# DATA EXTRACT
╔══

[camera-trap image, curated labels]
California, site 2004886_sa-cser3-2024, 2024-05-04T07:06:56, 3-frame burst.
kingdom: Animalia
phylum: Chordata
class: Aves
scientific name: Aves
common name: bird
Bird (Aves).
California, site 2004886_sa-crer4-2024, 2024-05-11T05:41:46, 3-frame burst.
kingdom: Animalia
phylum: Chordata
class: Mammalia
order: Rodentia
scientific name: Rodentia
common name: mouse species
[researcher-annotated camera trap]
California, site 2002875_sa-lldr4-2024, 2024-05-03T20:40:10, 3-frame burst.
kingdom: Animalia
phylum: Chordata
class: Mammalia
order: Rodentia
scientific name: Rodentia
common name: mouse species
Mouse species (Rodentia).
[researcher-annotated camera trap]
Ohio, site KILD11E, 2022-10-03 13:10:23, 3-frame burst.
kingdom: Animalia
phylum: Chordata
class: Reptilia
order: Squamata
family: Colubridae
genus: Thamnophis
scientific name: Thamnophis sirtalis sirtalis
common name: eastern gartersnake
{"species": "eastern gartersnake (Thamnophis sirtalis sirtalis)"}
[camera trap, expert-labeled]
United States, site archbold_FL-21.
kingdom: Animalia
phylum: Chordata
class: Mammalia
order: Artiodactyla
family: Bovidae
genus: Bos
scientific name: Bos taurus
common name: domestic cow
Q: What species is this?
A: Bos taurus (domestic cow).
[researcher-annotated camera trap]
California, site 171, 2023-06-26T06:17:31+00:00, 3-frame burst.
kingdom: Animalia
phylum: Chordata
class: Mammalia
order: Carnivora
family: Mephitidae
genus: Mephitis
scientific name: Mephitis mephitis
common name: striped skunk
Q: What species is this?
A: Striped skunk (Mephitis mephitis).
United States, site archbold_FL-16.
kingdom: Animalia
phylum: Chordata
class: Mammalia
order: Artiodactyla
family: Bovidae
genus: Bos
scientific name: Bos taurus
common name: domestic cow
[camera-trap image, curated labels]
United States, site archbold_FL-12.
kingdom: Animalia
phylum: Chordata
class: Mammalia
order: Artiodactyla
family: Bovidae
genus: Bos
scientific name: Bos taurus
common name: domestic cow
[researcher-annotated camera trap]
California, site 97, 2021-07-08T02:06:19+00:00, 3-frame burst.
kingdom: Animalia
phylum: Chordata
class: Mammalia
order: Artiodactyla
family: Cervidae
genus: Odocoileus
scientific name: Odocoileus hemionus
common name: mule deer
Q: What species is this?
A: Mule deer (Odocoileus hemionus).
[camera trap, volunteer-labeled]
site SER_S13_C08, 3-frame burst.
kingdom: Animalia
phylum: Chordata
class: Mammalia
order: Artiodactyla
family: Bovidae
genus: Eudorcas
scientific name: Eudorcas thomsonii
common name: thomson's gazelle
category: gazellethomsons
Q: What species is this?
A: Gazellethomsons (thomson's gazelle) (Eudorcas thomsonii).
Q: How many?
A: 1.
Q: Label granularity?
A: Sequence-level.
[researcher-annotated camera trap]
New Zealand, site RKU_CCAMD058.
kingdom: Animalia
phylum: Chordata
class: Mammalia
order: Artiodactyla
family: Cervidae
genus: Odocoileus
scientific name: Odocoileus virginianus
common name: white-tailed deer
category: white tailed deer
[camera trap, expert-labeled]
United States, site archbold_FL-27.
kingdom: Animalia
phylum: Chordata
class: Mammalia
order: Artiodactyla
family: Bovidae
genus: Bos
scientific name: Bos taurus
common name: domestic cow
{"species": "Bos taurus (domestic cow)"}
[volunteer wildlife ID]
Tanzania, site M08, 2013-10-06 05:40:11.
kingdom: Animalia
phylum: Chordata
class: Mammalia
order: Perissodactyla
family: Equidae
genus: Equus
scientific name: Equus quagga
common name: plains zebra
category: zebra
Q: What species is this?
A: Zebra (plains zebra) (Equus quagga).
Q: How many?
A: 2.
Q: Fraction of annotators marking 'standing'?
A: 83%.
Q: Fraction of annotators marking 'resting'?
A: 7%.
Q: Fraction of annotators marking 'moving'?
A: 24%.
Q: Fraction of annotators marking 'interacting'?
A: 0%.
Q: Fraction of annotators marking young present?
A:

╚══

# ACTIVITY
In full and without alteration, return the listing above.

# WRITTEN SOLUTION
[camera-trap image, curated labels]
California, site 2004886_sa-cser3-2024, 2024-05-04T07:06:56, 3-frame burst.
kingdom: Animalia
phylum: Chordata
class: Aves
scientific name: Aves
common name: bird
Bird (Aves).
California, site 2004886_sa-crer4-2024, 2024-05-11T05:41:46, 3-frame burst.
kingdom: Animalia
phylum: Chordata
class: Mammalia
order: Rodentia
scientific name: Rodentia
common name: mouse species
[researcher-annotated camera trap]
California, site 2002875_sa-lldr4-2024, 2024-05-03T20:40:10, 3-frame burst.
kingdom: Animalia
phylum: Chordata
class: Mammalia
order: Rodentia
scientific name: Rodentia
common name: mouse species
Mouse species (Rodentia).
[researcher-annotated camera trap]
Ohio, site KILD11E, 2022-10-03 13:10:23, 3-frame burst.
kingdom: Animalia
phylum: Chordata
class: Reptilia
order: Squamata
family: Colubridae
genus: Thamnophis
scientific name: Thamnophis sirtalis sirtalis
common name: eastern gartersnake
{"species": "eastern gartersnake (Thamnophis sirtalis sirtalis)"}
[camera trap, expert-labeled]
United States, site archbold_FL-21.
kingdom: Animalia
phylum: Chordata
class: Mammalia
order: Artiodactyla
family: Bovidae
genus: Bos
scientific name: Bos taurus
common name: domestic cow
Q: What species is this?
A: Bos taurus (domestic cow).
[researcher-annotated camera trap]
California, site 171, 2023-06-26T06:17:31+00:00, 3-frame burst.
kingdom: Animalia
phylum: Chordata
class: Mammalia
order: Carnivora
family: Mephitidae
genus: Mephitis
scientific name: Mephitis mephitis
common name: striped skunk
Q: What species is this?
A: Striped skunk (Mephitis mephitis).
United States, site archbold_FL-16.
kingdom: Animalia
phylum: Chordata
class: Mammalia
order: Artiodactyla
family: Bovidae
genus: Bos
scientific name: Bos taurus
common name: domestic cow
[camera-trap image, curated labels]
United States, site archbold_FL-12.
kingdom: Animalia
phylum: Chordata
class: Mammalia
order: Artiodactyla
family: Bovidae
genus: Bos
scientific name: Bos taurus
common name: domestic cow
[researcher-annotated camera trap]
California, site 97, 2021-07-08T02:06:19+00:00, 3-frame burst.
kingdom: Animalia
phylum: Chordata
class: Mammalia
order: Artiodactyla
family: Cervidae
genus: Odocoileus
scientific name: Odocoileus hemionus
common name: mule deer
Q: What species is this?
A: Mule deer (Odocoileus hemionus).
[camera trap, volunteer-labeled]
site SER_S13_C08, 3-frame burst.
kingdom: Animalia
phylum: Chordata
class: Mammalia
order: Artiodactyla
family: Bovidae
genus: Eudorcas
scientific name: Eudorcas thomsonii
common name: thomson's gazelle
category: gazellethomsons
Q: What species is this?
A: Gazellethomsons (thomson's gazelle) (Eudorcas thomsonii).
Q: How many?
A: 1.
Q: Label granularity?
A: Sequence-level.
[researcher-annotated camera trap]
New Zealand, site RKU_CCAMD058.
kingdom: Animalia
phylum: Chordata
class: Mammalia
order: Artiodactyla
family: Cervidae
genus: Odocoileus
scientific name: Odocoileus virginianus
common name: white-tailed deer
category: white tailed deer
[camera trap, expert-labeled]
United States, site archbold_FL-27.
kingdom: Animalia
phylum: Chordata
class: Mammalia
order: Artiodactyla
family: Bovidae
genus: Bos
scientific name: Bos taurus
common name: domestic cow
{"species": "Bos taurus (domestic cow)"}
[volunteer wildlife ID]
Tanzania, site M08, 2013-10-06 05:40:11.
kingdom: Animalia
phylum: Chordata
class: Mammalia
order: Perissodactyla
family: Equidae
genus: Equus
scientific name: Equus quagga
common name: plains zebra
category: zebra
Q: What species is this?
A: Zebra (plains zebra) (Equus quagga).
Q: How many?
A: 2.
Q: Fraction of annotators marking 'standing'?
A: 83%.
Q: Fraction of annotators marking 'resting'?
A: 7%.
Q: Fraction of annotators marking 'moving'?
A: 24%.
Q: Fraction of annotators marking 'interacting'?
A: 0%.
Q: Fraction of annotators marking young present?
A:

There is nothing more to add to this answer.